Meta Terancam Denda 6% di Uni Eropa, Desain Instagram dan Facebook Disorot

Author: Redaksi Android62

Komisi Eropa menilai Meta Platforms Inc. berisiko melanggar Undang-Undang Layanan Digital atau DSA Uni Eropa karena desain Instagram dan Facebook dinilai mendorong penggunaan yang adiktif. Jika pelanggaran itu dipastikan secara hukum, Meta dapat menghadapi keputusan ketidakpatuhan resmi dan denda hingga 6% dari omzet tahunan globalnya.

Ancaman itu menjadi sorotan besar karena pendapatan tahunan Meta Platforms, Inc. pada 2025 tercatat sebesar US$ 200,97 miliar. Dengan skala pendapatan sebesar itu, sanksi dari Uni Eropa berpotensi bernilai sangat besar bila temuan regulator bertahan sampai tahap akhir.

Fitur yang Dipersoalkan Regulator

Investigasi Komisi Eropa tidak hanya menyorot konten, tetapi juga elemen desain yang dianggap bisa memicu kebiasaan kompulsif. Beberapa fitur yang masuk perhatian adalah infinite scroll, autoplay, push notifications, dan sistem rekomendasi konten yang sangat terpersonalisasi.

Fitur Alasan Disorot Dampak yang Dikhawatirkan
Infinite scroll Memungkinkan gulir tanpa batas Mendorong pengguna terus menggulir
Autoplay Video diputar otomatis Memicu penggunaan berkelanjutan
Push notifications Notifikasi munculan yang agresif Menambah dorongan untuk kembali membuka aplikasi
Rekomendasi terpersonalisasi Konten disusun sangat sesuai perilaku pengguna Memperkuat kebiasaan penggunaan kompulsif

Melansir teknologi.bisnis.com dari GSMArena, Komisi Eropa menilai Meta belum menilai secara memadai risiko dari desain adiktif itu terhadap kesejahteraan fisik dan mental pengguna. Penilaian tersebut juga mencakup anak di bawah umur dan orang dewasa yang rentan.

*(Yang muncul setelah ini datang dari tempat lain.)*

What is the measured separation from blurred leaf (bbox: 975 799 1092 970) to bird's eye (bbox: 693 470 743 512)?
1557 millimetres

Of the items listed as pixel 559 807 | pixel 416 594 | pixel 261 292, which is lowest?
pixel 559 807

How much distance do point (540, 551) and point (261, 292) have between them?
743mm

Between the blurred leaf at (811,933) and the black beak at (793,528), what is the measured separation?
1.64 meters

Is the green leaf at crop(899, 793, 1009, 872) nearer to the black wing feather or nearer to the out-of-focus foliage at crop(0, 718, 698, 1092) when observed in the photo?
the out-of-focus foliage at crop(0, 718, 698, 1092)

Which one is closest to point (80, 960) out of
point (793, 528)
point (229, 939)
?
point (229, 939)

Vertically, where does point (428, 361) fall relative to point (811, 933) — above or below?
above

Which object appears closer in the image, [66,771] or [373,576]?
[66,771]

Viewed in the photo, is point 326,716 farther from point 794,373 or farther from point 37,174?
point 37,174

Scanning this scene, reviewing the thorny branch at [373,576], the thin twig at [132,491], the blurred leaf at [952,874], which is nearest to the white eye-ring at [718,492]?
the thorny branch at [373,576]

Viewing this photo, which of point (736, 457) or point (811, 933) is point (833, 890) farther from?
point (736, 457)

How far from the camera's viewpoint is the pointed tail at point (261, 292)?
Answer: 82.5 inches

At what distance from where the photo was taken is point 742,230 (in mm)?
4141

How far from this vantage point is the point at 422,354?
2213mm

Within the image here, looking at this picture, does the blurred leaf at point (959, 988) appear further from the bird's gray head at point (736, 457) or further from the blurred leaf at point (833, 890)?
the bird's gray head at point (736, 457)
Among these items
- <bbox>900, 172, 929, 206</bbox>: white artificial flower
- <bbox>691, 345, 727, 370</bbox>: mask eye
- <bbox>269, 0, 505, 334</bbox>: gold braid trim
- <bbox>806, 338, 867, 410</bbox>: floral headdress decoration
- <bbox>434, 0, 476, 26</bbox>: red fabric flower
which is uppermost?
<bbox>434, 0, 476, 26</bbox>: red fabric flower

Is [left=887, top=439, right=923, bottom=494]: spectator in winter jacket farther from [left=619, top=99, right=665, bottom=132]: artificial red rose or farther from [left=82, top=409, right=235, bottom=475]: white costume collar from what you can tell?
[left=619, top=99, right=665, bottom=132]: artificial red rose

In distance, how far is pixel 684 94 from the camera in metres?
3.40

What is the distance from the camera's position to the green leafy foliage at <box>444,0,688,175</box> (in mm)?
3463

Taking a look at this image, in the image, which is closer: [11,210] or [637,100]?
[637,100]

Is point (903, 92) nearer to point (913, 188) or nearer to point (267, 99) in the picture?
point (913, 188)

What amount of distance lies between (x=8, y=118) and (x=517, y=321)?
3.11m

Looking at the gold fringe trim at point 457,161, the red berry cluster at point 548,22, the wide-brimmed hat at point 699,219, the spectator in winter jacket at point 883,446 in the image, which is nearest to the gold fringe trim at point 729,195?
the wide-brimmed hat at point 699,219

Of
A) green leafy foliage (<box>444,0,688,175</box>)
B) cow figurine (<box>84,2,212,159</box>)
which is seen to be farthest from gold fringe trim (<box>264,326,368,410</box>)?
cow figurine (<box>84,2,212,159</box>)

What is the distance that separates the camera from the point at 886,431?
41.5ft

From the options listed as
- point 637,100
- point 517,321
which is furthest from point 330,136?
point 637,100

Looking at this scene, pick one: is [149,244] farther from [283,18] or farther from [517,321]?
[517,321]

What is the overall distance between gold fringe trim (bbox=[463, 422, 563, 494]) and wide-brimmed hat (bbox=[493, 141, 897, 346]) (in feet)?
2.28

Dalam pernyataan resminya, Komisi Eropa menyebut kombinasi rekomendasi yang sangat terpersonalisasi, pemutaran video otomatis, dan gulir tanpa henti dapat mendorong pengguna masuk ke “mode autopilot”. Otoritas Eropa menilai pola itu berkontribusi pada kebiasaan tidak sehat dan penggunaan kompulsif.

Kontrol Remaja dan Orang Tua Dipandang Belum Cukup

Regulator Uni Eropa juga menyoroti kurangnya perhatian Meta terhadap data penting mengenai durasi aktivitas digital remaja pada malam hari. Selain itu, format seperti reels dan stories disebut dapat mendorong penggunaan layanan yang berlebihan atau kompulsif.

Fitur manajemen waktu yang terintegrasi di Instagram dan Facebook, termasuk perlindungan otomatis untuk akun remaja, dinilai tidak efektif. Komisi Eropa berpendapat perlindungan itu mudah diabaikan dan tidak memberi pengurangan serta kontrol yang berarti atas penggunaan layanan.

Kontrol orang tua yang tersedia juga dianggap belum cukup membantu karena dinilai hanya efektif jika wali memiliki keahlian teknis yang memadai. Safety Center milik Meta, yang berisi tips dan tautan kesehatan mental, turut dinilai belum cukup untuk meredam dampak buruk yang ditemukan regulator.

Komisi Eropa meminta Meta melakukan perubahan struktural pada desain Instagram dan Facebook. Regulator mendesak agar fitur adiktif utama dimatikan otomatis secara default, jeda waktu layar diperketat, dan sistem rekomendasi konten dirombak agar tidak semata mengejar engagement.

Meta masih memiliki hak hukum untuk mengajukan pembelaan diri atas tuduhan tersebut. Namun, jika sanggahan itu gagal, proses ini dapat berujung pada keputusan ketidakpatuhan resmi dan denda yang nilainya mengikuti skala pendapatan global perusahaan.